Winnipeggers use the expression "the lake" to mean any lake in Manitoba or Western Ontario, the term being roughly synonymous with "where I vacation in summer." John Armstrong and Paul Collins think of the lakeshore as a metaphor of a point of departure or arrival, a beginning, and an end. A lakeshore for them is a poetic and visual rumination on a metaphorical idea of the lakeshore as an urban or rural cultural site.

For the most part actual lakes are not depicted in Lakeshore photographs, however much unseen lakes may be implied by the repeated motif of a glass of water. Our own experience of Manitoban floods and freezing and the recent far-away tsunami disaster demonstrate how water can be smooth as glass or as jagged as broken ice, and how unstable and unpredictable shorelines can be.
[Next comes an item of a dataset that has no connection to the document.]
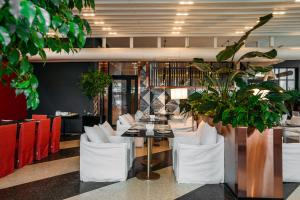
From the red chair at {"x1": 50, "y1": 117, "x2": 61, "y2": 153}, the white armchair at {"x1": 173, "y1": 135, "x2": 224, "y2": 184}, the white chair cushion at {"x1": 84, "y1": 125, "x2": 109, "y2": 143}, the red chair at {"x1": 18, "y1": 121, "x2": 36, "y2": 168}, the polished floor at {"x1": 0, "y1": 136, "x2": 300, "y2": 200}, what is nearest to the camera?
the polished floor at {"x1": 0, "y1": 136, "x2": 300, "y2": 200}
Both artists are anglophones and bilingual French speakers, and both are painters and photographers. Armstrong lives in Toronto and Collins lives in France. I think the social and cultural status they share as anglophone francophiles (indeed, Collins, who is a Canadian, has also become a French citizen) is analogous to the hybridity of their painting/photographs.

My assertion will be denied by viewers who focus too closely on the deliberate disjuncture they might see as they look at thickly applied paint on photographic prints. Remember, the era of PhotoShop is the era of fake seamlessness, and so don't be too quick to associate visible oil paint on a silvery smooth print with intentional disharmony. In other words, when a French or English painted text is seen floating over a photograph, or a painted depiction of a water vessel is seen looming over a street, these varying textures do not denote incoherence. Such thoughts are left over from the days of high postmodernism when incoherence was fetishized, and such responses highlight our weakness for the invisible transitions of digital media like PhotoShop and our concomitant denial of materiality in a digital age. These images productively combine painting and photography as well as language and image to create an impure whole.